My website, MyGiorgione, now includes my interpretations of Giorgione's "Tempest" as "The Rest on the Flight into Egypt"; his "Three Ages of Man" as "The Encounter of Jesus with the Rich Young Man"; Titian's, "Sacred and Profane Love" as "The Conversion of Mary Magdalen"; and Titian's "Pastoral Concert" as his "Homage to Giorgione".

Thursday, April 29, 2021

Giorgione's Tempest: A Vision

 


Rainer Metzger’s essay, “Everyday Life and Allegory, An Attempt to Understand Giorgione’s Tempesta” was one of four separate and contradictory attempts to interpret the Tempest in the 2004 Giorgione exhibition catalog, Giorgione, Myth and Enigma. * For Metzger the key to understanding the painting can be found in the young man who stands off to the side looking back at the nursing Woman.




“the gentiluomo has come from the background, from the town, a bridge has helped him abandon his urban life. On the far bank of the stream an ambience loaded with sentiment awaits him, dominated by ruins apparently left behind by antiquity and by now overgrown by nature….But it seems that the gentleman in his elegant breeches and the very latest fashion in codpieces has found a way to fight his way through to the promised land in the foreground. In this he has been supported by a shepherd’s crook, which is clearly only a prop and not an attribute, indicating not the beau’s profession but rather his obsession”….(114) 

The young man has no relationship with the Woman—she is a product of his imagination, an imagination based on his reading of the pastoral literature that was becoming popular in Venice around the year 1500. He is having a vision in the same way that Chancellor Rolin imagined the Madonna and Child in Van Eyck’s famous painting.



The nursing Mother in the Tempest is not a real woman but a personification of fertile nature.

========================

**DIRECTIVE A:**
Please return the lines of the data listing starting with the line that contains "As this image" and going on through the line that contains "Result: [59,221]", both included, with nothing changed.

(Data listing)
========================

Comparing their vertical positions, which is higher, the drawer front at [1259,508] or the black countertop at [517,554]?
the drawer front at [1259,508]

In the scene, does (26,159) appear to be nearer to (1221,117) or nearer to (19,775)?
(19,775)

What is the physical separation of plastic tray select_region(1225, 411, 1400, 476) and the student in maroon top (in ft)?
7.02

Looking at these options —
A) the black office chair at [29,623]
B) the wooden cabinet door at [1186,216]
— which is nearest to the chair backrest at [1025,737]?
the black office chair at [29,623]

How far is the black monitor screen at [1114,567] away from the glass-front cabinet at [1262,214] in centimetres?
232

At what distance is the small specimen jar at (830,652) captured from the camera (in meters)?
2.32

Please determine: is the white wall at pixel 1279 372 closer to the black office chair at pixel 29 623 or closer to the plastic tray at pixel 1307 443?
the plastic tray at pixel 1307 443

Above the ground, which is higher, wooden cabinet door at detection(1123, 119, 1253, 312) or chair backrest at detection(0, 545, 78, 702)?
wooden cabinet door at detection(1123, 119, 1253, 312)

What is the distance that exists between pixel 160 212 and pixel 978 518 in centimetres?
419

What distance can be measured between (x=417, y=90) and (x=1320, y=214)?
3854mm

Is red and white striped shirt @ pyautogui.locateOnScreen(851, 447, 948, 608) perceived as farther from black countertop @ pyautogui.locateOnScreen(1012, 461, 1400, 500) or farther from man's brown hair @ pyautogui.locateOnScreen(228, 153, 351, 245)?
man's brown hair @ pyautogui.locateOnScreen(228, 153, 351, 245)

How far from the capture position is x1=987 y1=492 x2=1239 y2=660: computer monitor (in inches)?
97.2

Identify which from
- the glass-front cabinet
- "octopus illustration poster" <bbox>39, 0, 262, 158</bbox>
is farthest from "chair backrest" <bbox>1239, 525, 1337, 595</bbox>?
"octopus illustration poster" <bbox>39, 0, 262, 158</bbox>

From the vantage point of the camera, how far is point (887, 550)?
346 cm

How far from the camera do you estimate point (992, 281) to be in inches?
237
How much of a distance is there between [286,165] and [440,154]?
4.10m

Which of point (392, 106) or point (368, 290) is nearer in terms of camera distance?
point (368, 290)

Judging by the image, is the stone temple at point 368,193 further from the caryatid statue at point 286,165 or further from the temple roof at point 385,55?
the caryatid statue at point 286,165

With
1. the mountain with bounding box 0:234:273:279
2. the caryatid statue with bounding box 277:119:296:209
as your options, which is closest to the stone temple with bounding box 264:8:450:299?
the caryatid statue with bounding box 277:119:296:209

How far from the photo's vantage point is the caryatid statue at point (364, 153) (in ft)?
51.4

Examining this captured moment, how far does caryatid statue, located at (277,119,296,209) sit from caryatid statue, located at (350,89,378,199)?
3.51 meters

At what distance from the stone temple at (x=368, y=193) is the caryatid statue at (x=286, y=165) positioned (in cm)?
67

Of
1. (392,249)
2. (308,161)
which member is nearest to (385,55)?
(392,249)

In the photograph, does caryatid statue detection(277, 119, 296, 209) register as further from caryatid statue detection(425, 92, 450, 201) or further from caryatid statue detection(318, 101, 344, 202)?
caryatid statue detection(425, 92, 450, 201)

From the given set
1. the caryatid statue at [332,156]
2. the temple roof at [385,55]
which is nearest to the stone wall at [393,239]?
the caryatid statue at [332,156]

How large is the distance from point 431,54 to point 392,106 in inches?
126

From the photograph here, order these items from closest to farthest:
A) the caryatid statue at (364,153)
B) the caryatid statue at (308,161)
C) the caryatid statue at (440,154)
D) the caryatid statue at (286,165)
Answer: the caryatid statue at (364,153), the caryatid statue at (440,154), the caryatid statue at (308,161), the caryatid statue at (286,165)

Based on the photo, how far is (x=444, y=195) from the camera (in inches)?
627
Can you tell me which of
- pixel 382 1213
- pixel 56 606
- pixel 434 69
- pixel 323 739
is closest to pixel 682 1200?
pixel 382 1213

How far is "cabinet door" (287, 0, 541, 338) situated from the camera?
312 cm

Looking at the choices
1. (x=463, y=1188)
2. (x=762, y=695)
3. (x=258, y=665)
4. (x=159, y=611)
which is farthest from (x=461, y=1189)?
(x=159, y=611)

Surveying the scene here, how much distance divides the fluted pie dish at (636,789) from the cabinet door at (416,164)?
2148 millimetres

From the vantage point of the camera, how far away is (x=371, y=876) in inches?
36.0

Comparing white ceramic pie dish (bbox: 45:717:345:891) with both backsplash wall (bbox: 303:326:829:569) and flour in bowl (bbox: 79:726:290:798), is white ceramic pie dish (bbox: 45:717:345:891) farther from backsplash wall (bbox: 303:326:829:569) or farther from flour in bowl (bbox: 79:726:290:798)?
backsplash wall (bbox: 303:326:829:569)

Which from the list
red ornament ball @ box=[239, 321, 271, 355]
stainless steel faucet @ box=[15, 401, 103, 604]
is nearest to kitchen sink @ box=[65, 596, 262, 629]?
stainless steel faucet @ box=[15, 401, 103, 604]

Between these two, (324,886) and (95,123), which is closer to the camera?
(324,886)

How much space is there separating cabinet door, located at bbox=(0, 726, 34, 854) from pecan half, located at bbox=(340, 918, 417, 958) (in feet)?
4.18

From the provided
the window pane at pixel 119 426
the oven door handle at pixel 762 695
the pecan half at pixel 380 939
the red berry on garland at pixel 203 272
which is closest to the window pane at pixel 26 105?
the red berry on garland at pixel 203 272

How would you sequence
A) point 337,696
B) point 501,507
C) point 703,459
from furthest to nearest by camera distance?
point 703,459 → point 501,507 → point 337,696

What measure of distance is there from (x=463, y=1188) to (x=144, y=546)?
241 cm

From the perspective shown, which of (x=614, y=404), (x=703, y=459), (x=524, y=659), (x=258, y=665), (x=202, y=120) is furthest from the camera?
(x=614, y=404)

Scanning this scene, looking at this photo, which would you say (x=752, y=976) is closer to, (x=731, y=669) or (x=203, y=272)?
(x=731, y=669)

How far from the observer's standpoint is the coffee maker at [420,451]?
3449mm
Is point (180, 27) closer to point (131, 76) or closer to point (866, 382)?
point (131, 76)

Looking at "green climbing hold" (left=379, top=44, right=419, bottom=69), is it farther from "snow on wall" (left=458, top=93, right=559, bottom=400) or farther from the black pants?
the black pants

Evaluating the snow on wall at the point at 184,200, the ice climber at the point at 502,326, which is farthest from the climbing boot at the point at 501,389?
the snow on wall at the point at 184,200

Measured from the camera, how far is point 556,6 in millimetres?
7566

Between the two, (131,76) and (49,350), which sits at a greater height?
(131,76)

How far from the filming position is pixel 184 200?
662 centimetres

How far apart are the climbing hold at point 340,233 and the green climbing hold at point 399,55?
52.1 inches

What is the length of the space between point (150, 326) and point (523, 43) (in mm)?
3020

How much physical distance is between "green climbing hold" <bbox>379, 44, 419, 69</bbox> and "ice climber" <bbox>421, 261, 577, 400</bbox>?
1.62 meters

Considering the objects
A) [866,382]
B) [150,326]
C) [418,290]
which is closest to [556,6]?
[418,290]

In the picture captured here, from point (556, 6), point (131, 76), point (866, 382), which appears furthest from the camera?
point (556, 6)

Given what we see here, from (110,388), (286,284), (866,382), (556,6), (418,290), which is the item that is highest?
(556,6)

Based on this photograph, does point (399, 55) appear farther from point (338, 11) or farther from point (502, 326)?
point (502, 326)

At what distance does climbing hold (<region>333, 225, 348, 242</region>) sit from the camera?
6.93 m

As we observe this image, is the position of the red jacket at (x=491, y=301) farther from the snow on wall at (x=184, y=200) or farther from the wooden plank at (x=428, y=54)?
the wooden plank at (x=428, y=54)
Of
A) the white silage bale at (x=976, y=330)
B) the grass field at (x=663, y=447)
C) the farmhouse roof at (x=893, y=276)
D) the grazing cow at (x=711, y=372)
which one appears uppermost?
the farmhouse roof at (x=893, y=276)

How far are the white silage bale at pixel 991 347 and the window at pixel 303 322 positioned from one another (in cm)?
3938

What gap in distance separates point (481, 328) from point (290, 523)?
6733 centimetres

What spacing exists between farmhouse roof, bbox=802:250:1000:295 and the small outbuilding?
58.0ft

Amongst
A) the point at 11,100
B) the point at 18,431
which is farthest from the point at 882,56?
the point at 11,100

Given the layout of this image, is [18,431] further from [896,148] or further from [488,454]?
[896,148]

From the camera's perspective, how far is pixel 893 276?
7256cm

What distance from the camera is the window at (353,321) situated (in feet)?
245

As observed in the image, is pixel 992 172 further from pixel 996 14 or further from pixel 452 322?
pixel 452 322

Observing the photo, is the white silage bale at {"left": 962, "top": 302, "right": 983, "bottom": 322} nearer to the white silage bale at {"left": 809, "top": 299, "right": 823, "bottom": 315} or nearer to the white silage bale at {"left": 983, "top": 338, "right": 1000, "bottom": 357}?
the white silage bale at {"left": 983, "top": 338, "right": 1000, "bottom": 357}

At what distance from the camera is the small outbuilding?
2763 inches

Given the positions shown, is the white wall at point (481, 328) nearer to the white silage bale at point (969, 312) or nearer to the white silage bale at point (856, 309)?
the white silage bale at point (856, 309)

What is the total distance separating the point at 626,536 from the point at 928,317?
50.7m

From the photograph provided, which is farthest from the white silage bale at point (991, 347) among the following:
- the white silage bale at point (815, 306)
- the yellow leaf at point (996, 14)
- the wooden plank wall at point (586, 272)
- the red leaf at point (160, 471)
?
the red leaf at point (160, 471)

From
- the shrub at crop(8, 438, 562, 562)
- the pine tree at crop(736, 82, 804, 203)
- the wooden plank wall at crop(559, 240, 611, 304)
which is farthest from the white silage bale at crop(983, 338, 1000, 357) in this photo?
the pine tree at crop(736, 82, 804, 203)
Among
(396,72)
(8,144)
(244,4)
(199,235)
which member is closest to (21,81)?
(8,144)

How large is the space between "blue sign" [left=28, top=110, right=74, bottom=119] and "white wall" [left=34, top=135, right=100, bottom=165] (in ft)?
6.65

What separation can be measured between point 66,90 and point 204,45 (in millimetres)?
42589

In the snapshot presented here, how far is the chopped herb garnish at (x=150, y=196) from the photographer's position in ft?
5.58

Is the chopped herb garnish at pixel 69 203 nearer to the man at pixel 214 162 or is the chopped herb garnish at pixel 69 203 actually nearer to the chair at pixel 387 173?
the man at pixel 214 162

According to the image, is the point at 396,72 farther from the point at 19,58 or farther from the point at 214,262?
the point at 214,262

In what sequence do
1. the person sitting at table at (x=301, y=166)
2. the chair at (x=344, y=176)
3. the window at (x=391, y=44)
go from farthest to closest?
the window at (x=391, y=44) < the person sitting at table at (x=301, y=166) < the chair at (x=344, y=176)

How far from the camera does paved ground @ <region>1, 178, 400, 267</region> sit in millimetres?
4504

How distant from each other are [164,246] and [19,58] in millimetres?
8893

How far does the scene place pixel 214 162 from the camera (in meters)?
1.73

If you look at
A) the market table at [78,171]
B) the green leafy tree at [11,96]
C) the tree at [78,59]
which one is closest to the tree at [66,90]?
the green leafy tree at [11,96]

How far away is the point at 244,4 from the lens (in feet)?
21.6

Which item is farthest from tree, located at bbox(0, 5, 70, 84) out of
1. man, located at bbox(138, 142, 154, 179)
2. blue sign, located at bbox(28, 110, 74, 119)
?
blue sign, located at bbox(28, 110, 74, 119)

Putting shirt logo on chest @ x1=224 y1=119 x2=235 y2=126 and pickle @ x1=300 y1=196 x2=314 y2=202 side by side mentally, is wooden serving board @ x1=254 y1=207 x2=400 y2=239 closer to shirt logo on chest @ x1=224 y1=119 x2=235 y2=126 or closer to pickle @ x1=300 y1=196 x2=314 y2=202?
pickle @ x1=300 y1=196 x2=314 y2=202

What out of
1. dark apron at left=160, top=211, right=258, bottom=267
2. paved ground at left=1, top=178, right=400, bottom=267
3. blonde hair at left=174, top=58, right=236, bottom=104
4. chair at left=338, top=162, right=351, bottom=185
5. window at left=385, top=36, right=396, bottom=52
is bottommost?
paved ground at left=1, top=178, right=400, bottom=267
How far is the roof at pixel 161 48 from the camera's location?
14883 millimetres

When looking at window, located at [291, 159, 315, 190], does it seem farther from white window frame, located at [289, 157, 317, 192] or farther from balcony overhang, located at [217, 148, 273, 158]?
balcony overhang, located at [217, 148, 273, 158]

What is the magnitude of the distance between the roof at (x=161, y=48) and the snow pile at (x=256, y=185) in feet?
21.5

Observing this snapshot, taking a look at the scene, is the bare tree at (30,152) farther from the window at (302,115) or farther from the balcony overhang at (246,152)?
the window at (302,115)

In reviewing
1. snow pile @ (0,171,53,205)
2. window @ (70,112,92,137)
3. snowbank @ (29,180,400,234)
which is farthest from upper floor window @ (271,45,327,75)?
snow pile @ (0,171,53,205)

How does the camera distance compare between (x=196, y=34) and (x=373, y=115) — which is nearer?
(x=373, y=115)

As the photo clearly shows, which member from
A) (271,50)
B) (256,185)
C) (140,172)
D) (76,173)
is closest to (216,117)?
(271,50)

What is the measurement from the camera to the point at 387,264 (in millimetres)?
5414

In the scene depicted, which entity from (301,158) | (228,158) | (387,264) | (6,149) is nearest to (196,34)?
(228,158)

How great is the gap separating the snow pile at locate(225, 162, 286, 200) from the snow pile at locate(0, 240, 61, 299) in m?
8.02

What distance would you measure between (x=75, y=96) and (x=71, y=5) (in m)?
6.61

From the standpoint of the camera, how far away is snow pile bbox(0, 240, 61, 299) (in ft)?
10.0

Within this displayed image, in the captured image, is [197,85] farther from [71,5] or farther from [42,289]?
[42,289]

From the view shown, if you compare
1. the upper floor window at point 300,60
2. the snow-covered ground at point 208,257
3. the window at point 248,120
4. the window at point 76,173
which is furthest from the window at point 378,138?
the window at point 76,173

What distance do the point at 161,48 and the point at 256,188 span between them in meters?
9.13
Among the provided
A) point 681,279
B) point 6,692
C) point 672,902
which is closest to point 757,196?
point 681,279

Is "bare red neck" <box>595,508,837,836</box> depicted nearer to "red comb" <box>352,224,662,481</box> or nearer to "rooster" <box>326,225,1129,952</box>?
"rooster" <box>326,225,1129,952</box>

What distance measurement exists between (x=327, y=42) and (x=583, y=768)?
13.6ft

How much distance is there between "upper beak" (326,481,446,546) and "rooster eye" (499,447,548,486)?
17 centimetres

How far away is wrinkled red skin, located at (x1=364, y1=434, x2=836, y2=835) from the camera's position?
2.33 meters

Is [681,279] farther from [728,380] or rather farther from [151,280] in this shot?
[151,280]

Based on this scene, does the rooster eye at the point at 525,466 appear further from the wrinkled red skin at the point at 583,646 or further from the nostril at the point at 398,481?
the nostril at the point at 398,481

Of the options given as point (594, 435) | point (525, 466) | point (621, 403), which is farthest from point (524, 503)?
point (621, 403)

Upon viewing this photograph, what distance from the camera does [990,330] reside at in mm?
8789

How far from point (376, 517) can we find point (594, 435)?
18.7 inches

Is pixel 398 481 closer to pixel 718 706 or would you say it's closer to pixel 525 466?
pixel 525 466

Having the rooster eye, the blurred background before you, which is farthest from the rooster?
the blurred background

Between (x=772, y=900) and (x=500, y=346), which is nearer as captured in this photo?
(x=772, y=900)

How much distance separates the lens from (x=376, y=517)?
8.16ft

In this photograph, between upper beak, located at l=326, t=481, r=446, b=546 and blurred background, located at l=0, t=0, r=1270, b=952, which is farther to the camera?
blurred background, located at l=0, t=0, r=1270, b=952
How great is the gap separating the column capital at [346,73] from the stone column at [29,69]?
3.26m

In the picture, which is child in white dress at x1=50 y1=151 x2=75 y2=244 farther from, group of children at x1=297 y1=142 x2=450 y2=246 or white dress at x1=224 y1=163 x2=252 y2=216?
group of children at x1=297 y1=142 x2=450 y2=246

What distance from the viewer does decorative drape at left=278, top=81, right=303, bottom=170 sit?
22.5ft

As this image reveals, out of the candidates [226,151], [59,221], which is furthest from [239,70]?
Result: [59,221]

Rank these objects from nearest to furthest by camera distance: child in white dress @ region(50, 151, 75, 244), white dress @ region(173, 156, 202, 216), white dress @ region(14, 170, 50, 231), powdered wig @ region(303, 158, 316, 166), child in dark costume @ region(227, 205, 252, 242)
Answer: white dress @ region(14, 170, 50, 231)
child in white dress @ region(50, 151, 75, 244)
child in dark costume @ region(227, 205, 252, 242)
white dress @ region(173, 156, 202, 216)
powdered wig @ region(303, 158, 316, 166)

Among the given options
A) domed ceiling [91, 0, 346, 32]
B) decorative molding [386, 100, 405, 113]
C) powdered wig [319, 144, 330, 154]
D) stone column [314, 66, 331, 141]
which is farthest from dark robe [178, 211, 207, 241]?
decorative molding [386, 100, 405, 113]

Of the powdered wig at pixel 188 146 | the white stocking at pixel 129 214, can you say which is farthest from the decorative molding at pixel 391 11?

========================

**DIRECTIVE B:**
Retype the entire post on Giorgione's Tempest, unchanged.

**FINISHED ANSWER A:**
As this image reveals, out of the candidates [226,151], [59,221], which is furthest from [239,70]?
Result: [59,221]

**FINISHED ANSWER B:**
My website, MyGiorgione, now includes my interpretations of Giorgione's "Tempest" as "The Rest on the Flight into Egypt"; his "Three Ages of Man" as "The Encounter of Jesus with the Rich Young Man"; Titian's, "Sacred and Profane Love" as "The Conversion of Mary Magdalen"; and Titian's "Pastoral Concert" as his "Homage to Giorgione".

Thursday, April 29, 2021

Giorgione's Tempest: A Vision

 


Rainer Metzger’s essay, “Everyday Life and Allegory, An Attempt to Understand Giorgione’s Tempesta” was one of four separate and contradictory attempts to interpret the Tempest in the 2004 Giorgione exhibition catalog, Giorgione, Myth and Enigma. * For Metzger the key to understanding the painting can be found in the young man who stands off to the side looking back at the nursing Woman.




“the gentiluomo has come from the background, from the town, a bridge has helped him abandon his urban life. On the far bank of the stream an ambience loaded with sentiment awaits him, dominated by ruins apparently left behind by antiquity and by now overgrown by nature….But it seems that the gentleman in his elegant breeches and the very latest fashion in codpieces has found a way to fight his way through to the promised land in the foreground. In this he has been supported by a shepherd’s crook, which is clearly only a prop and not an attribute, indicating not the beau’s profession but rather his obsession”….(114) 

The young man has no relationship with the Woman—she is a product of his imagination, an imagination based on his reading of the pastoral literature that was becoming popular in Venice around the year 1500. He is having a vision in the same way that Chancellor Rolin imagined the Madonna and Child in Van Eyck’s famous painting.



The nursing Mother in the Tempest is not a real woman but a personification of fertile nature.